Render the entries from the line with "What distance from" through the end of the entries as a Markdown table with two columns, Row and Line, numbering each line and leaving out blank lines.
## START Raw records
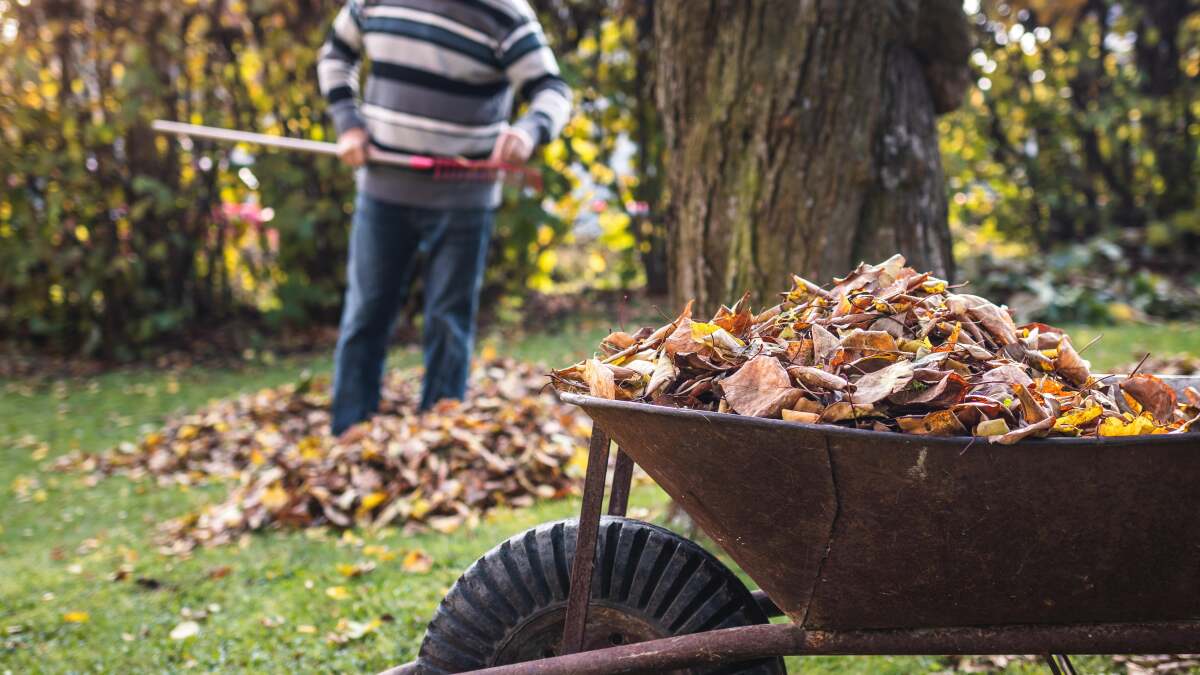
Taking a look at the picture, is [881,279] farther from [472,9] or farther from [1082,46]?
[1082,46]

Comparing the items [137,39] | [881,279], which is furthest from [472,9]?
[137,39]

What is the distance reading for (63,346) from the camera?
21.6 ft

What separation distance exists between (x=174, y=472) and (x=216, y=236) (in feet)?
9.87

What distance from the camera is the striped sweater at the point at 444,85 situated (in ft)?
11.0

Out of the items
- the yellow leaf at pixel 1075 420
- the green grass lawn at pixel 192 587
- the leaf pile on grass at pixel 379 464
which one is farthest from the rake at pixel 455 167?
## END Raw records
- Correct answer -
| Row | Line |
|---|---|
| 1 | What distance from the camera is the striped sweater at the point at 444,85 situated (in ft)? |
| 2 | 11.0 |
| 3 | Out of the items |
| 4 | - the yellow leaf at pixel 1075 420 |
| 5 | - the green grass lawn at pixel 192 587 |
| 6 | - the leaf pile on grass at pixel 379 464 |
| 7 | which one is farthest from the rake at pixel 455 167? |